Le patriarche maronite, le cardinal Béchara Raï, a présidé hier l'assemblée générale annuelle de la Fondation maronite dans le monde, en présence de son président d'honneur, Michel Eddé, de son président en exercice, Neemat Frem, et de ses membres. La réunion s'est orientée vers l'examen de la grande question que pose à l'État libanais, et aux communautés chrétiennes en particulier, l'émigration des jeunes Libanais.
Pour le patriarche, la principale cause d'émigration est économique. C'est l'insuffisance de la création d'emplois. Le pourrissement économique provoqué par la vacance présidentielle, ainsi que l'invasion du marché du travail par la main-d'œuvre non qualifiée, les artisans et même les diplômés syriens sont deux autres causes essentielles de l'émigration des jeunes. « L'afflux de réfugiés syriens menace désormais l'entité libanaise », a-t-il avancé.
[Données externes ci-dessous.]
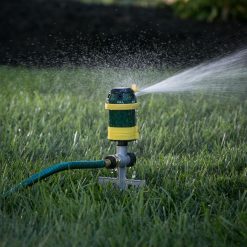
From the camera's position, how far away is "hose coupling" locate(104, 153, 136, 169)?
2746 mm

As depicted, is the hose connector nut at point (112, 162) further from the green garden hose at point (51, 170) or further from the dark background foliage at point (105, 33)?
the dark background foliage at point (105, 33)

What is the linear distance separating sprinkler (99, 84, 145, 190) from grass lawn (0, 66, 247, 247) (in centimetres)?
7

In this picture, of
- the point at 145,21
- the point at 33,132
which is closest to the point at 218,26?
the point at 145,21

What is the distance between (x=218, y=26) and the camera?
920 centimetres

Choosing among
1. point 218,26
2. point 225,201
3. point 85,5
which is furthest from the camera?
point 85,5

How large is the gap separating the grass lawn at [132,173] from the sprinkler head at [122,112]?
0.23 metres

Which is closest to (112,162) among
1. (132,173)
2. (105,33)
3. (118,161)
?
(118,161)

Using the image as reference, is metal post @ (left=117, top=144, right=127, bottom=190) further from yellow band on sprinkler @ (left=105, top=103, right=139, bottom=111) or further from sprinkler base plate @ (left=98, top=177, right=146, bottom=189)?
yellow band on sprinkler @ (left=105, top=103, right=139, bottom=111)

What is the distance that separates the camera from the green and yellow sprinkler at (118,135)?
2.69m

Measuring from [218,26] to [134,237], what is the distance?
7269 mm

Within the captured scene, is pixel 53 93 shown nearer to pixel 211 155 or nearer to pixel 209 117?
pixel 209 117

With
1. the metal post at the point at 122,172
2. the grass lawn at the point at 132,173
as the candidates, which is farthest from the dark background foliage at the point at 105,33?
the metal post at the point at 122,172

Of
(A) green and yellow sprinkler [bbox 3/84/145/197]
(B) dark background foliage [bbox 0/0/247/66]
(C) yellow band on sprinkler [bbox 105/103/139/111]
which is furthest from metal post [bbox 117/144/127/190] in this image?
(B) dark background foliage [bbox 0/0/247/66]

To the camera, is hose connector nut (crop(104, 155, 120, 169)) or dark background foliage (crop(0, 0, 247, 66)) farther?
dark background foliage (crop(0, 0, 247, 66))
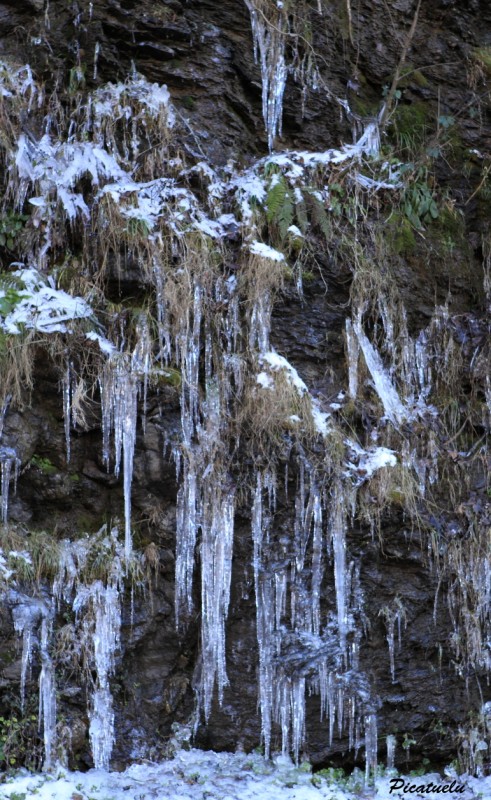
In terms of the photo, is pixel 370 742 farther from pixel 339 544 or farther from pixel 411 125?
pixel 411 125

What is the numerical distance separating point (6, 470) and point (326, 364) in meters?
2.19

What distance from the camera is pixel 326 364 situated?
5.84 m

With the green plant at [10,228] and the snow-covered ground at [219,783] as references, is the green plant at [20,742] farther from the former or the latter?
the green plant at [10,228]

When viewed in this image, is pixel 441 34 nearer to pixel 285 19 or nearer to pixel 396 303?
pixel 285 19

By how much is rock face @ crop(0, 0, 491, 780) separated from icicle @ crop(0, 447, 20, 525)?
5 centimetres

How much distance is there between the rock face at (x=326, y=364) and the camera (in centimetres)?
532

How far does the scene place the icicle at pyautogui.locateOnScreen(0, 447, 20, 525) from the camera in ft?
16.8

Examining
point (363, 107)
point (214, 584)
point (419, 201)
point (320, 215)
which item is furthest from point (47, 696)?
point (363, 107)

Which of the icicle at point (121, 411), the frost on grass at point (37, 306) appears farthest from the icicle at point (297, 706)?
the frost on grass at point (37, 306)

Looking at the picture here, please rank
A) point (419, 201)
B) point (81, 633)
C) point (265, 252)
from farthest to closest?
point (419, 201) < point (265, 252) < point (81, 633)

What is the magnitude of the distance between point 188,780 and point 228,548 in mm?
1366

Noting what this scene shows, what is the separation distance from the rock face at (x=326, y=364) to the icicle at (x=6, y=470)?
0.18 ft

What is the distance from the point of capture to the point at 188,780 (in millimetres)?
5082

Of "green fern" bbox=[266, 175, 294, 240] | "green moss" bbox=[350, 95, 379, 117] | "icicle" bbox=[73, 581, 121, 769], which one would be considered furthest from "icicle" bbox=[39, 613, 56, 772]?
"green moss" bbox=[350, 95, 379, 117]
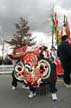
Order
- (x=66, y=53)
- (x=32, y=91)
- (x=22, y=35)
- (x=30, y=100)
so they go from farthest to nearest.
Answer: (x=22, y=35)
(x=66, y=53)
(x=32, y=91)
(x=30, y=100)

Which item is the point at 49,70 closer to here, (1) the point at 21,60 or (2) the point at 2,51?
(1) the point at 21,60

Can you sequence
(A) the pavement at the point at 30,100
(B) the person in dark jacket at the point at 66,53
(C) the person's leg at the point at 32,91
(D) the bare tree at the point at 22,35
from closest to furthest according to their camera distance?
(A) the pavement at the point at 30,100
(C) the person's leg at the point at 32,91
(B) the person in dark jacket at the point at 66,53
(D) the bare tree at the point at 22,35

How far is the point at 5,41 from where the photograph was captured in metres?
75.5

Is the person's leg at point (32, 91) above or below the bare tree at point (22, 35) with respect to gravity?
above

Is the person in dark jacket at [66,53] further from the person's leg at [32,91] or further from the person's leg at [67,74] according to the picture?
the person's leg at [32,91]

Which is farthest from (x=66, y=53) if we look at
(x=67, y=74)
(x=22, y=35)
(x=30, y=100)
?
(x=22, y=35)

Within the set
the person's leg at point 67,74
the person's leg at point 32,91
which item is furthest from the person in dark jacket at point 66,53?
the person's leg at point 32,91

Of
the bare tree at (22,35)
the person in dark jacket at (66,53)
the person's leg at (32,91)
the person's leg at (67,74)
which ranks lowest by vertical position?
the bare tree at (22,35)

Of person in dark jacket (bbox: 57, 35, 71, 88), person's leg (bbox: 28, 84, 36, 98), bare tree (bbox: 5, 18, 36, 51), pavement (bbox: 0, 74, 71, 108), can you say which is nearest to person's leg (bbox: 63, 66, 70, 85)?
person in dark jacket (bbox: 57, 35, 71, 88)

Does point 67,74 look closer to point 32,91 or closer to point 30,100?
point 32,91

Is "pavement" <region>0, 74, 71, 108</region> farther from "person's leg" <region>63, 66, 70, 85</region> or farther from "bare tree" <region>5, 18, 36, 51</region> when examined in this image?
"bare tree" <region>5, 18, 36, 51</region>

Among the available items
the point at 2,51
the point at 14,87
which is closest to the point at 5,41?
the point at 2,51

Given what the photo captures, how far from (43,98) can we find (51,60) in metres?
1.00

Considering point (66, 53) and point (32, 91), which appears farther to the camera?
point (66, 53)
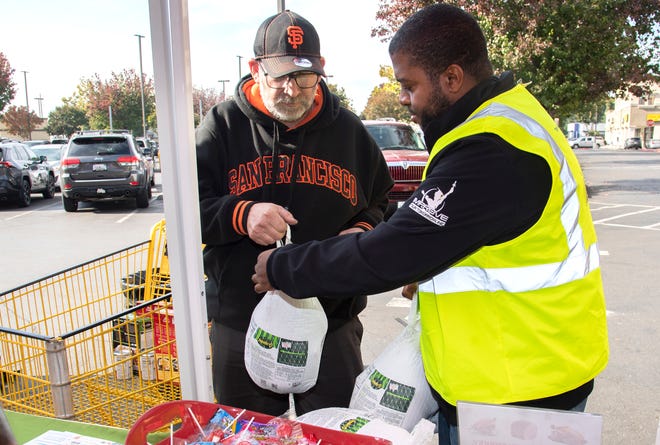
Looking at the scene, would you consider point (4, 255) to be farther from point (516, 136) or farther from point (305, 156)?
point (516, 136)

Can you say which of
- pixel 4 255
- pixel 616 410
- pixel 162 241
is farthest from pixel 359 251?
pixel 4 255

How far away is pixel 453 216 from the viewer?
1255 mm

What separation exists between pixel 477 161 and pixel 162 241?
2.36 m

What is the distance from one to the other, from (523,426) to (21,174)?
16464 millimetres

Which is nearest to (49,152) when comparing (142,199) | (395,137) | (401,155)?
(142,199)

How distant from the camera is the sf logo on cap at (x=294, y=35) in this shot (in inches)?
79.9

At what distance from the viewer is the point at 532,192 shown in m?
1.26

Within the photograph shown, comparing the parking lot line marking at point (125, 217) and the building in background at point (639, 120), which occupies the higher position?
the building in background at point (639, 120)

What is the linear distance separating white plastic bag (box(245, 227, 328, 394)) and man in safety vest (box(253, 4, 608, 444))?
9.6 inches

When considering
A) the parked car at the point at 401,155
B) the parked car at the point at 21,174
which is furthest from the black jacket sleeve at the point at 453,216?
the parked car at the point at 21,174

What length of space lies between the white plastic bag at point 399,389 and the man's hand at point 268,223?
53 centimetres

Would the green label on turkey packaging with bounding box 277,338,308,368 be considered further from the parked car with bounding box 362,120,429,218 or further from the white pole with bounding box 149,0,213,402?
the parked car with bounding box 362,120,429,218

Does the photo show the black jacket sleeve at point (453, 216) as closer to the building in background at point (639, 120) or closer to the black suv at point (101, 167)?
the black suv at point (101, 167)

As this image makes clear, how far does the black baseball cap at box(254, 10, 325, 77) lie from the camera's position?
2023mm
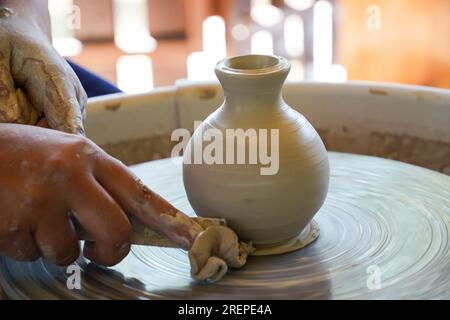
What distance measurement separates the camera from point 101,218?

Dans son discours, le patriarche a de nouveau exhorté l'ONU à peser de tout son poids dans le sens de la paix mondiale et déploré, comme l'a fait Jean-Paul II, que l'organisation internationale soit devenue « un jouet entre les mains des grands ».
Pour sa part, dans un mot improvisé, le président d'honneur de la fondation a souligné l'importance de la préservation de la nationalité libanaise, rappelant que « le problème qui se pose de nos jours, c'est l'acceptation de l'autre ».
Pour sa part, M. Frem a vanté l'efficacité de la coopération entre la fondation et le ministère des AE sous la conduite de Gebran Bassil, relevant que « la gestion catastrophique du dossier des déchets a fait plus de mal à l'image du Liban à l'étranger que la guerre ».